▶ _原文段落_:
Hadoop学习之网络爬虫+分词+倒排索引实现搜索引擎案例
2017-11-24 本文已影响0人
一个三要不起
转载出处:http://blog.csdn.net/tanggao1314/article/details/51382382
本项目实现的是:自己写一个网络爬虫,对搜狐、百度、网易等新闻网站爬取新闻标题,然后把这些新闻标题和它的链接地址上传到hdfs多个文件上,一个文件对应一个标题和链接地址,然后通过分词技术对每个文件中的标题进行分词,分词后建立倒排索引以此来实现搜索引擎的功能。
由于Java已经荒废了1年多,原文一些地方愣是没能理解,我便对原文的代码进行了一些修改。

▶ _原始资料_:
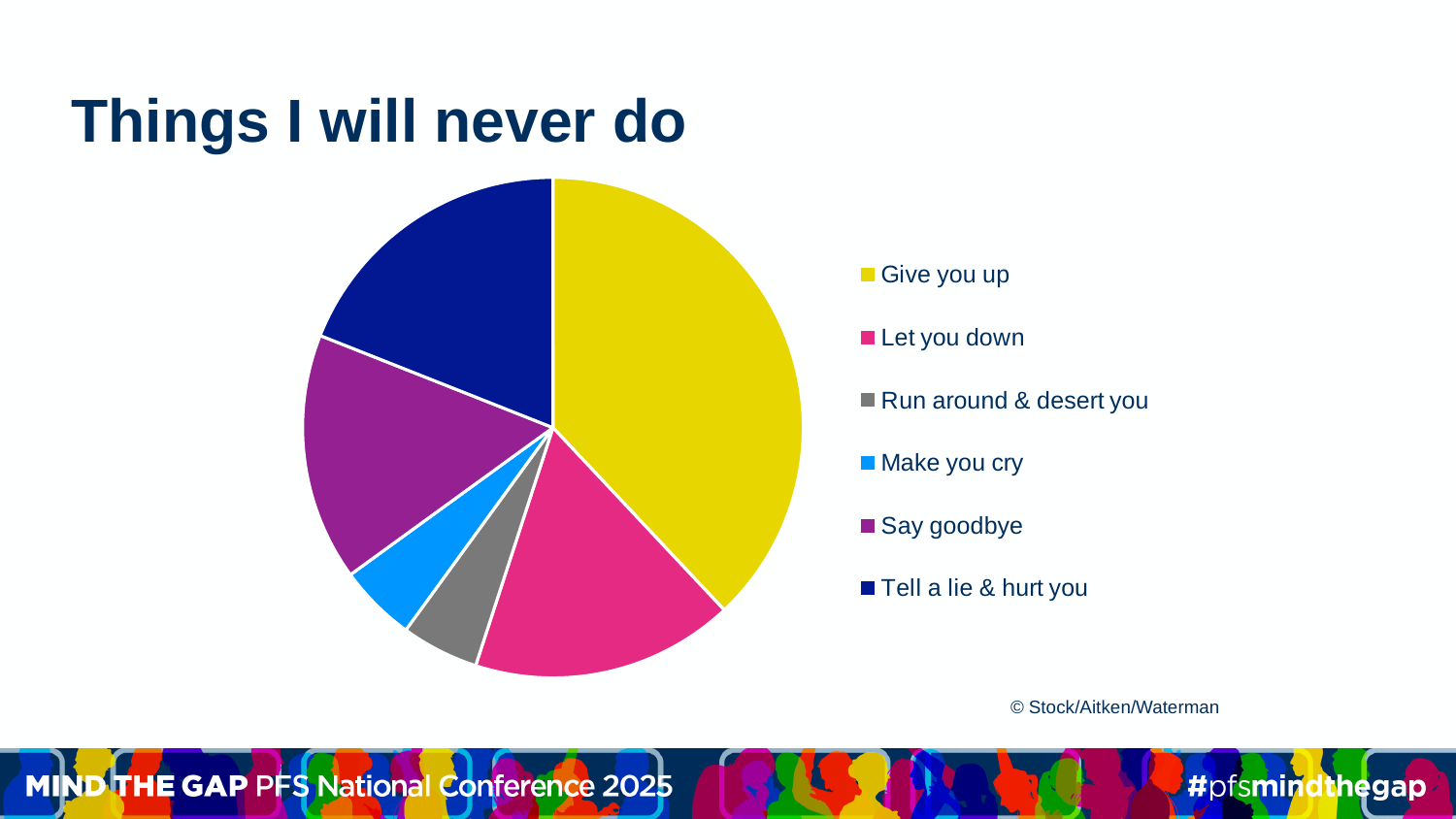
What is the title of the chart on the slide? Things I will never do Which slice is larger, Let you down or Make you cry? Let you down Which slice is larger, Tell a lie & hurt you or Run around & desert you? Tell a lie & hurt you How many categories does the pie chart have? 6 What kind of chart is shown on the slide? Pie chart Which category has the largest slice of the pie? Give you up Which slice is larger, Say goodbye or Make you cry? Say goodbye How many entries does the legend list? 6 Which colour represents Give you up in the pie chart? Yellow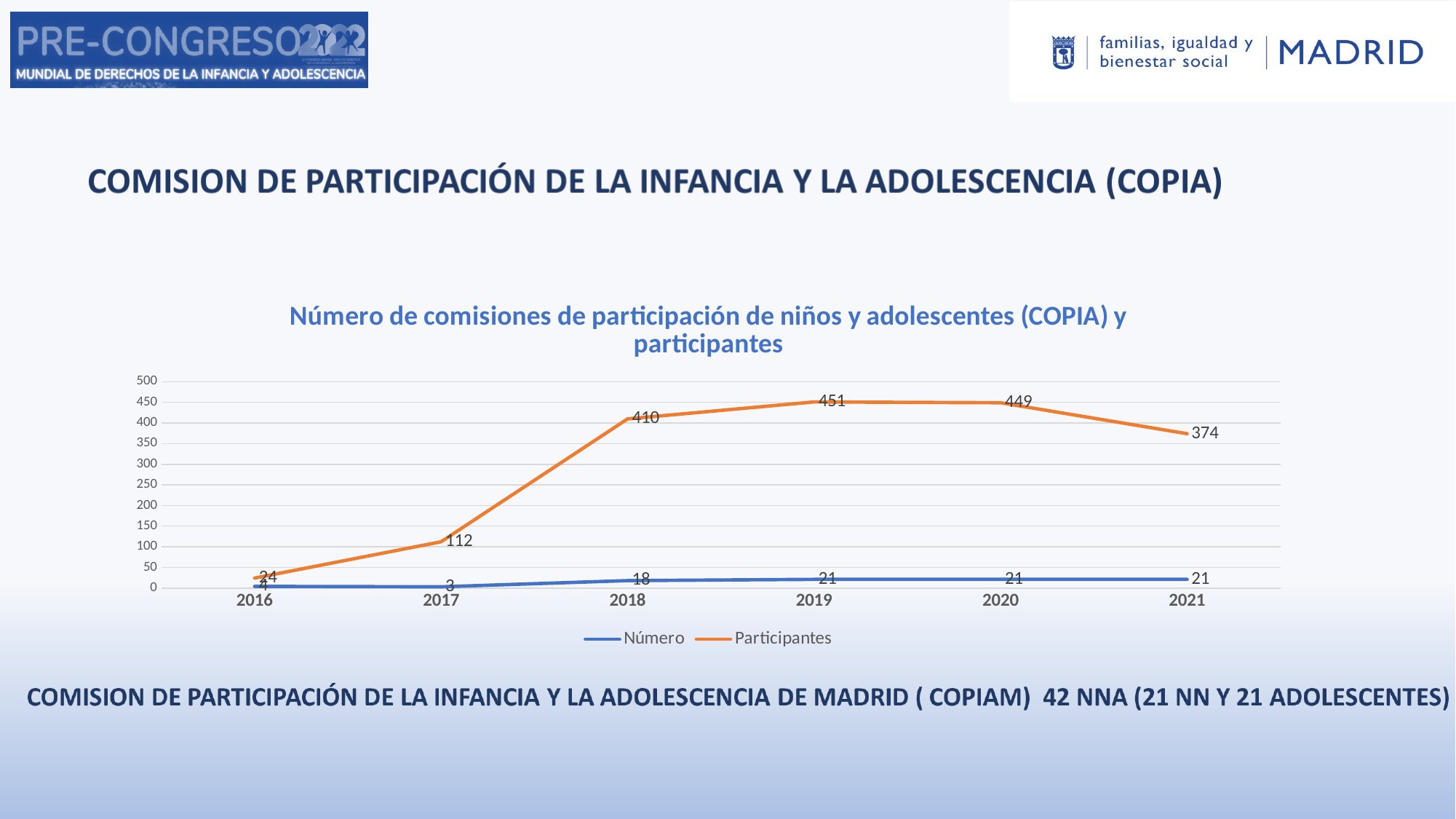
What is the value of Número in 2017? 3 Which series is drawn in orange? Participantes What is the value of Participantes in 2021? 374 What is the value of Número in 2019? 21 How many series does the legend list? 2 In which year is Participantes lowest? 2016 What kind of chart is shown on the slide? Line chart Which is larger, Participantes in 2020 or Participantes in 2021? 2020 What is the value of Participantes in 2018? 410 In which year is Participantes highest? 2019 How many years are plotted along the x axis? 6 What is the difference between Participantes in 2018 and in 2017? 298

▶ _练习任务_:
• a. 关于这篇Hadoop搜索引擎案例文章,请回答下面的问题:
(i) 爬虫从哪些网站爬取新闻标题?
(ii) 上传到hdfs的每个文件对应什么内容?
(iii) 作者为什么对原文代码做了修改?
• b. 下列说法与这篇Hadoop搜索引擎案例文章是否一致?请逐条回答"是"或"否",并引用文中起决定作用的原话。
(i) 新闻标题和链接地址全部上传到hdfs的同一个文件中。
(ii) 对标题分词之后,会建立倒排索引来实现搜索功能。
(iii) 作者完全沿用了原文的代码,没有做任何改动。
• c. 这篇Hadoop搜索引擎案例文章在最后一句之后会怎样往下写?请接着续写。

▶ _书面作答_:
• a.
(i) 搜狐、百度、网易等新闻网站。
(ii) 一个新闻标题和它的链接地址。
(iii) 因为作者的Java已经荒废了1年多,原文有些地方没能理解。

• b.
(i) 否。"上传到hdfs多个文件上,一个文件对应一个标题和链接地址"
(ii) 是。"分词后建立倒排索引以此来实现搜索引擎的功能"
(iii) 否。"我便对原文的代码进行了一些修改"

• c.
首先 要自己写一个网络爬虫
下载工具类DownLoadTool.java
其作用是把网页源码下载下来
package spider;
import java.io.BufferedInputStream;
import java.io.IOException;
import java.net.HttpURLConnection;
import java.net.URL;
import java.util.Scanner;
public class DownLoadTool {
public String downLoadUrl(final String addr) {
StringBuffer sb = new StringBuffer();
try {
URL url;
if(addr.startsWith("http://")==false){
String urladdr="http://"+addr;
url = new URL(urladdr);
}else{
url = new URL(addr);
}
//建立http连接类
HttpURLConnection con = (HttpURLConnection) url.openConnection();
//建立连接的超时时间(ms)
con.setConnectTimeout(5000);
con.connect();
if (con.getResponseCode() == 200) {//状态码 200 表示成功
BufferedInputStream bis = new BufferedInputStream(con.getInputStream());
@SuppressWarnings("resource")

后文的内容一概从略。